For the vegans and veggies I highly recommend downloading Happy Cow, it's my favourite app for finding vegan eateries and vegan options in whatever city I'm in!




It's time to get creative! Tours could potentially cost you upwards of £50+ for a full day outing, and it's up to you to decide if it's worth it. However not to worry, each city will have plenty of activities you can get involved in that are either free or very inexpensive! You might have to do a little bit of research and think outside the box, but that's all part of the fun.

During my 3 days in London on £100 I went to a £1 comedy show, so anything is possible!




Museums and galleries are a great way to spend a morning or afternoon, especially if the weather isn't great. The price of entry depends on the city, in London most museums and galleries are free to enter, however in Stockholm if you want to visit a museum, such as the Vasa Museum, it will cost around €25. 

If you have a student card often you can get discounts and sometimes you can get in for free if you're under 26/25/21 depending on the museum/gallery! The Prado Museum in Madrid let me in for free because I was under 25. 

Also double check the website of the attraction, sometimes they even have free time slots, for example the Louvre in Paris is free Friday nights and the Royal Palace of Madrid is free from 4 - 6 on weekdays (you should bare in mind these times are extra busy).


Without a doubt each city will have some sort of free walking tour that will be running daily. Typically these tours can be 1 - 3 hours and will show you through the main city sites with some background history of each spot. Now, I'll be honest, sometimes these tours can be a little tedious and dare I say... boring. So go with an open mind and if it's not for you then you can leave midway through if you really want. However if you did enjoy it, make sure to leave a tip at the end! 

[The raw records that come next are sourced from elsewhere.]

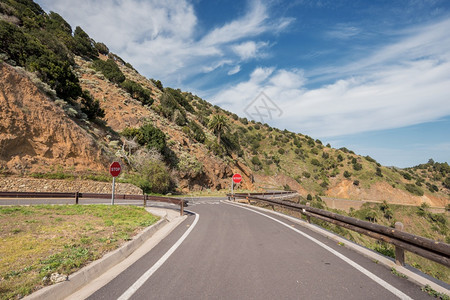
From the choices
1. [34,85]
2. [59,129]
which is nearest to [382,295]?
[59,129]

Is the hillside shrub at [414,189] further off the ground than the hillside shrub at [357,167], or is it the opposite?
the hillside shrub at [357,167]

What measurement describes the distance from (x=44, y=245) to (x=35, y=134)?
20920 millimetres

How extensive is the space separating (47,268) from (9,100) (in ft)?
76.6

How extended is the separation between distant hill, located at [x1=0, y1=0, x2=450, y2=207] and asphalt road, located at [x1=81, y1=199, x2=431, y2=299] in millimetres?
20812

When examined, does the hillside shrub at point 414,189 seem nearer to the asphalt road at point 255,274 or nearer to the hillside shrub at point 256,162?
the hillside shrub at point 256,162

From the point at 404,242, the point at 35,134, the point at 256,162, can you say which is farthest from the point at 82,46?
the point at 404,242

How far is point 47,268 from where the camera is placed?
403cm

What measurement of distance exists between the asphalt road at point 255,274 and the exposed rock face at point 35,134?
2049cm

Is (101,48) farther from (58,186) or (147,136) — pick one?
(58,186)

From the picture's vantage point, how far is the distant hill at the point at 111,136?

A lot of major cities, particularly in Europe, Australia and New Zealand, have council run bike programs that you can rent for the day. Typically you can rent them per hour or there will be a flat rate for the day/24 hours. It's a great way to get around the city and places like Amsterdam and Copenhagen, where the cities are designed for cyclists, it's so much more efficient than walking.


You can find these bike docked at different points around the cities, usually in the centre near parks or walkways. Most of them can be accessed with a smart phone app or credit card, so it's easy to just tap and go!


While you might not be able to afford the pricey all day tours, there are plenty of small tours that can cost as little as €10 - €15. Local tour companies do tours for much cheaper than the big named travel brands to entice tourists, and most of the time these tours are way better anyway! You could choose anything from food tours (tapas, tasting menus), cycling tours, historical walks and wine tastings - I went on a great one in Tuscany for only €15, you can read about it here!

I do have a little soft spot for picnics and they are a great, affordable way to spend an afternoon. Get some friends from your hostel, go to your local supermarket and grab some bread, fruit, dips, snacks and maybe even some wine - a speaker and some cards is also a good idea. You could dock anywhere from the beach to a park and it's just super wonderful and wholesome!



Whether you're going paddling in the ocean, going on a long walk in the forest or cycling along the rice fields, take some time to enjoy your beautiful surroundings and enjoying nature! Depending on where you are visiting there could be anything from national parks, glaciers, rainforests or under water caves, if you're stuck for ideas ask someone working at your hostel!


Tourist spots are popular for a reason, so why not indulge yourself in some of the 'must see's' that make the city so famous. The price of entry will vary depending on what you're doing, however sometimes you don't even need to go inside to enjoy the beauty. You should priorities attractions that you REALLY want to go in and see, and others that you don't mind checking out from the outside.